* **TEXTO FORNECIDO**
▬▬▬▬▬▬
FREDI CHERNOBYL – A idéia é mostrar todas as vertentes “calientes” que estão batendo no momento. Tem remixer mexicano (Toy Selectah), alemão (Dex), finlandês (Renaissance Man), Samim (não sei da onde é, mas manja da parada), brasileiro (Edu K e João Brasil)… o Shir Khan, dono do selo, acredita muito em mim. Tocamos juntos em baladas fortes de Berlim, só pro povo mais exigente de lá. Ele tava a fim de lançar um EP meu há mais de um ano.

TODO DJ JÁ SAMBOU – Qual o papel do DJ no funk carioca? Como se formam DJs de funk como Sany Pitbull?
▬▬▬▬▬▬
(Perguntas sobre cenas retratadas)
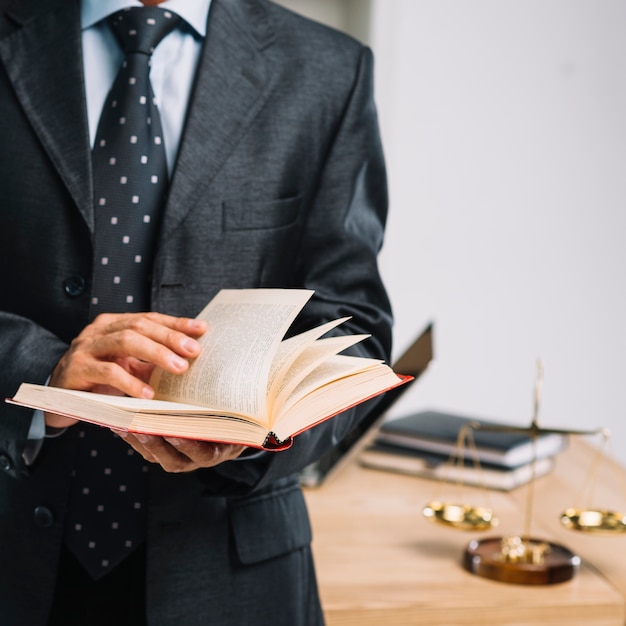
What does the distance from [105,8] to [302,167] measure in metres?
0.30

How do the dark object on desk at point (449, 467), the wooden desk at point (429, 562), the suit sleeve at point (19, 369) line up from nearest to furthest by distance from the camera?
the suit sleeve at point (19, 369) < the wooden desk at point (429, 562) < the dark object on desk at point (449, 467)

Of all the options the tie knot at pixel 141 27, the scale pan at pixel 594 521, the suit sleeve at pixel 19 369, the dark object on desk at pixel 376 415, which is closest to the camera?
the suit sleeve at pixel 19 369

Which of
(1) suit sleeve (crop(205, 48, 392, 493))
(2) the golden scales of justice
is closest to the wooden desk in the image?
(2) the golden scales of justice

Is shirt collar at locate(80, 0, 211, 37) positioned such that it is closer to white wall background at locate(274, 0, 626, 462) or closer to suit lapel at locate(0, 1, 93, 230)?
suit lapel at locate(0, 1, 93, 230)

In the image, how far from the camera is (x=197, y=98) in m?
1.02

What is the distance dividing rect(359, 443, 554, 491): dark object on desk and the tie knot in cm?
102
▬▬▬▬▬▬
* **REQUISITOS**
1. De acordo com o texto fornecido, qual é a ligação de Shir Khan com o selo?
2. Indique se cada afirmação abaixo está de acordo com o texto fornecido, respondendo sim ou não e citando as palavras do texto que decidem a questão.
(a) Toy Selectah é um remixer mexicano.
(b) O entrevistado sabe de onde Samim é.
(c) Shir Khan queria lançar um EP do entrevistado havia menos de seis meses.
3. Liste todos os remixers nomeados na frase do texto fornecido que começa com "Tem remixer mexicano".
O material não tem relação com o texto fornecido.

* **RESPOSTAS POR TAREFA**
1. Shir Khan é o dono do selo.

2.
(a) Sim: "Tem remixer mexicano (Toy Selectah)".
(b) Não: "Samim (não sei da onde é, mas manja da parada)".
(c) Não: "Ele tava a fim de lançar um EP meu há mais de um ano."

3. Toy Selectah, Dex, Renaissance Man, Samim, Edu K e João Brasil.